[Task goal] Find the line containing "Just by looking, is". Return it and every line after it, unchanged, up to and including the last line.

[Material supplied]
§ §
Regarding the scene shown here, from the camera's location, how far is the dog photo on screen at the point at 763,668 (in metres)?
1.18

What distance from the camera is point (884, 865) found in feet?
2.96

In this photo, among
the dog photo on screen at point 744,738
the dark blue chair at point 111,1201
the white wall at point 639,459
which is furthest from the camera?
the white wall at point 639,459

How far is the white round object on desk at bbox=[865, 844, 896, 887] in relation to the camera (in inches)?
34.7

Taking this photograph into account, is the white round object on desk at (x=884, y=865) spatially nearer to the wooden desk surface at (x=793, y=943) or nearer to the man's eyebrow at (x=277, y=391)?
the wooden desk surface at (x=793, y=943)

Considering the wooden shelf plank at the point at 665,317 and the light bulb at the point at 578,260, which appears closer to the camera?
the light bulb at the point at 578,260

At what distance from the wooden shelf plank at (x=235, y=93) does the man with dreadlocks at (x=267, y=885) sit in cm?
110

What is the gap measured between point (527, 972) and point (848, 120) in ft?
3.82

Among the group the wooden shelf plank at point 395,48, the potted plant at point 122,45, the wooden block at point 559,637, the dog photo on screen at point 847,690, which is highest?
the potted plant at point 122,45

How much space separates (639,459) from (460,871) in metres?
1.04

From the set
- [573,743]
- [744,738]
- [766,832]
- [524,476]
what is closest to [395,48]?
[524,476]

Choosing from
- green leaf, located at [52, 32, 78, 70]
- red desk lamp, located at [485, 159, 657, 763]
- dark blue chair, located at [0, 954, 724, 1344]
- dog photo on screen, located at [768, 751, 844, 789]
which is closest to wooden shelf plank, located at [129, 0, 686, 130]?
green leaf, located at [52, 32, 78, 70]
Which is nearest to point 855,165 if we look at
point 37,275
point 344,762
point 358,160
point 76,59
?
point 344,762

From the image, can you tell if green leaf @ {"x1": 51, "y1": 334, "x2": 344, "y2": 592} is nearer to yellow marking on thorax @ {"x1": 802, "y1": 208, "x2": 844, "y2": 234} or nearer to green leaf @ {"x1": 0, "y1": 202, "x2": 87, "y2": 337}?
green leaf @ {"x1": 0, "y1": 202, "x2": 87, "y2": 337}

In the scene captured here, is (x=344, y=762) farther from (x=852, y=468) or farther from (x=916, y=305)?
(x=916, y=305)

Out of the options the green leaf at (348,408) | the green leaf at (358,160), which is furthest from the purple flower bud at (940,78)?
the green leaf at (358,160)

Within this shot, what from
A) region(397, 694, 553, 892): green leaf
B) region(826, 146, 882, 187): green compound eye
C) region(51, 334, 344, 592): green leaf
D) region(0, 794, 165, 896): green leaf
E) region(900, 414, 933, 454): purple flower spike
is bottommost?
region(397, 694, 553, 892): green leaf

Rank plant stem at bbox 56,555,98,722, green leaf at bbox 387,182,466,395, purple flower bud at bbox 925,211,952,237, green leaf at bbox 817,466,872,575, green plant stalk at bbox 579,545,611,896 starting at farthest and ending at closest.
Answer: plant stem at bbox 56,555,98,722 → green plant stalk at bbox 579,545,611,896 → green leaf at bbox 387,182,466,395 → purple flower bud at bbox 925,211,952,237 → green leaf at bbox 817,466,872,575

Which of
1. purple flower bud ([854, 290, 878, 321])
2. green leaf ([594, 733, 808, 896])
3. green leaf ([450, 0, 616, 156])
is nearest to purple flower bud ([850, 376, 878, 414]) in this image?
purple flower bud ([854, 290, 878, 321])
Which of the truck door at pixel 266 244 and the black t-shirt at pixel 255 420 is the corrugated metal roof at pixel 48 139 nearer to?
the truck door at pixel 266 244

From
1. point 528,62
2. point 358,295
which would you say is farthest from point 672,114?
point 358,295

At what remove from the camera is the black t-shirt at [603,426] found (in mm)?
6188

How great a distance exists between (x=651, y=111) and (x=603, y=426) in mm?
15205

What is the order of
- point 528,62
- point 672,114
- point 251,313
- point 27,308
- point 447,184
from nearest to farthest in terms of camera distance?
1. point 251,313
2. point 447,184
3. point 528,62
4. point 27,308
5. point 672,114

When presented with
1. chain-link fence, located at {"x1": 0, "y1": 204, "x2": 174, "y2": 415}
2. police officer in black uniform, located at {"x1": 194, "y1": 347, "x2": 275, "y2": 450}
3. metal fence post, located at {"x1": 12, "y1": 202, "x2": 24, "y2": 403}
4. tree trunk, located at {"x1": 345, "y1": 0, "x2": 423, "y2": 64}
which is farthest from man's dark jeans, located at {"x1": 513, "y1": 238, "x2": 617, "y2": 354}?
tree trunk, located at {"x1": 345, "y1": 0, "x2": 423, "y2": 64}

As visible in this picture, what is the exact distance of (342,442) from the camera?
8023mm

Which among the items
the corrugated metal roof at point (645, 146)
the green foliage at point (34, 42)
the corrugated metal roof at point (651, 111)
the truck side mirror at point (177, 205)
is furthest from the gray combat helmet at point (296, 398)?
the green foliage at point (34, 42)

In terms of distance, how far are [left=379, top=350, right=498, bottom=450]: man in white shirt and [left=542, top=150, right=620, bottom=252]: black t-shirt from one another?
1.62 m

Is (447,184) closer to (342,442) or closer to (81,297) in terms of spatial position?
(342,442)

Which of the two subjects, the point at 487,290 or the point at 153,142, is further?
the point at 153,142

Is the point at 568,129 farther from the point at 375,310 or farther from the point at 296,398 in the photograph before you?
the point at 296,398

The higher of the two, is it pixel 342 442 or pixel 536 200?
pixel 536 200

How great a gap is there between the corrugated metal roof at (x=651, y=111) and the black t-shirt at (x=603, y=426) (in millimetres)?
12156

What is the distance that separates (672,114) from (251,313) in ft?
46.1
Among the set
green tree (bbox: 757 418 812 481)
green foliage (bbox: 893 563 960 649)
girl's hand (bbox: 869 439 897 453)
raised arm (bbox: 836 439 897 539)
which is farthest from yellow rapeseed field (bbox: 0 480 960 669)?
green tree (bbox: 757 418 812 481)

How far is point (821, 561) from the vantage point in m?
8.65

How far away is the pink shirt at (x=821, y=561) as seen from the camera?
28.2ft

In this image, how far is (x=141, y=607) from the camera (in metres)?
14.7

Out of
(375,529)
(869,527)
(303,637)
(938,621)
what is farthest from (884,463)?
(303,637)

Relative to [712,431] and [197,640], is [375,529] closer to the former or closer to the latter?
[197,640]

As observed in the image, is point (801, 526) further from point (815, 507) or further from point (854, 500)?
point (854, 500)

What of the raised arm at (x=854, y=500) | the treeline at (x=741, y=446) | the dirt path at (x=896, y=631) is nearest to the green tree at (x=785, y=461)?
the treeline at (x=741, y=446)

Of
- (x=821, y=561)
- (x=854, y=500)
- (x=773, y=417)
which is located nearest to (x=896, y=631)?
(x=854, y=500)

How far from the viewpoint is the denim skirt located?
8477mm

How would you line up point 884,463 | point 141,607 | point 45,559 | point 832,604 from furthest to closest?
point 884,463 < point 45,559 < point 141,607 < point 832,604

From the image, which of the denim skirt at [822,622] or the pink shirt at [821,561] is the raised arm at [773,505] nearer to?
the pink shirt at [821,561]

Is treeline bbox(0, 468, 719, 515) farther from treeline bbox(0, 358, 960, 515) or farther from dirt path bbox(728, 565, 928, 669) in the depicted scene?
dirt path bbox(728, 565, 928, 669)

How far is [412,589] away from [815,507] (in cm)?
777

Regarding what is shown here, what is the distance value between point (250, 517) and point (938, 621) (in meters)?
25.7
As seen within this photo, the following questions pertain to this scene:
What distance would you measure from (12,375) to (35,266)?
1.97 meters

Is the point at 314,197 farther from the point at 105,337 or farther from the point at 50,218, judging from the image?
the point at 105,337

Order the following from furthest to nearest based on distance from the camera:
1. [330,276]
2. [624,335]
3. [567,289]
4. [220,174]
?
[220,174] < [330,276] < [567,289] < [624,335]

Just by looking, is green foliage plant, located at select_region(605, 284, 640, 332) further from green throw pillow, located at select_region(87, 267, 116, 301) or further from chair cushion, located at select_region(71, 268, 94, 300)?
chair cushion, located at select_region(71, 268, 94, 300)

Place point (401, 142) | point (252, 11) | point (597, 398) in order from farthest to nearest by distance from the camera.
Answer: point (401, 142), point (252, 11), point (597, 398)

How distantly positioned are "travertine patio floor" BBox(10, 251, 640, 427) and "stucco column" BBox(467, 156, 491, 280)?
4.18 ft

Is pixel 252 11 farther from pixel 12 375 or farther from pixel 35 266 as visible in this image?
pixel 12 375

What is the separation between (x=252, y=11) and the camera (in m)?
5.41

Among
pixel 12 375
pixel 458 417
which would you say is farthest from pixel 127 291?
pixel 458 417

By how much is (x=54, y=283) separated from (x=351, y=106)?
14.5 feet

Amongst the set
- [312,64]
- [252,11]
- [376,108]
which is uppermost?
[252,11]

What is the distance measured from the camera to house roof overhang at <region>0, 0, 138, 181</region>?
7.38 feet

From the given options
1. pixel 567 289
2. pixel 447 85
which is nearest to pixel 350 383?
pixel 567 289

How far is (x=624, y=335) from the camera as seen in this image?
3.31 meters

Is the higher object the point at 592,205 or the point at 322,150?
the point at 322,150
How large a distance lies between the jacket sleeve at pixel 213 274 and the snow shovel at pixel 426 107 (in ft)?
§ §
[Finished exercise]
Just by looking, is green foliage plant, located at select_region(605, 284, 640, 332) further from green throw pillow, located at select_region(87, 267, 116, 301) or further from chair cushion, located at select_region(71, 268, 94, 300)?
chair cushion, located at select_region(71, 268, 94, 300)

Place point (401, 142) | point (252, 11) | point (597, 398) in order from farthest to nearest by distance from the camera.
Answer: point (401, 142), point (252, 11), point (597, 398)

How distantly positioned are "travertine patio floor" BBox(10, 251, 640, 427) and "stucco column" BBox(467, 156, 491, 280)?
4.18 ft

Is pixel 252 11 farther from pixel 12 375 or farther from pixel 35 266 as visible in this image?
pixel 12 375

What is the separation between (x=252, y=11) and the camera (in m)?
5.41

Among
pixel 12 375
pixel 458 417
which would you say is farthest from pixel 127 291?
pixel 458 417

By how much is (x=54, y=283) separated from (x=351, y=106)?
14.5 feet

Amongst the set
- [312,64]
- [252,11]
- [376,108]
which is uppermost?
[252,11]

What is the distance measured from the camera to house roof overhang at <region>0, 0, 138, 181</region>?
7.38 feet

From the given options
1. pixel 567 289
2. pixel 447 85
which is nearest to pixel 350 383?
pixel 567 289

How far is (x=624, y=335) from the camera as seen in this image?
3.31 meters

Is the higher object the point at 592,205 or the point at 322,150?
the point at 322,150
How large a distance lies between the jacket sleeve at pixel 213 274 and the snow shovel at pixel 426 107 (in ft)?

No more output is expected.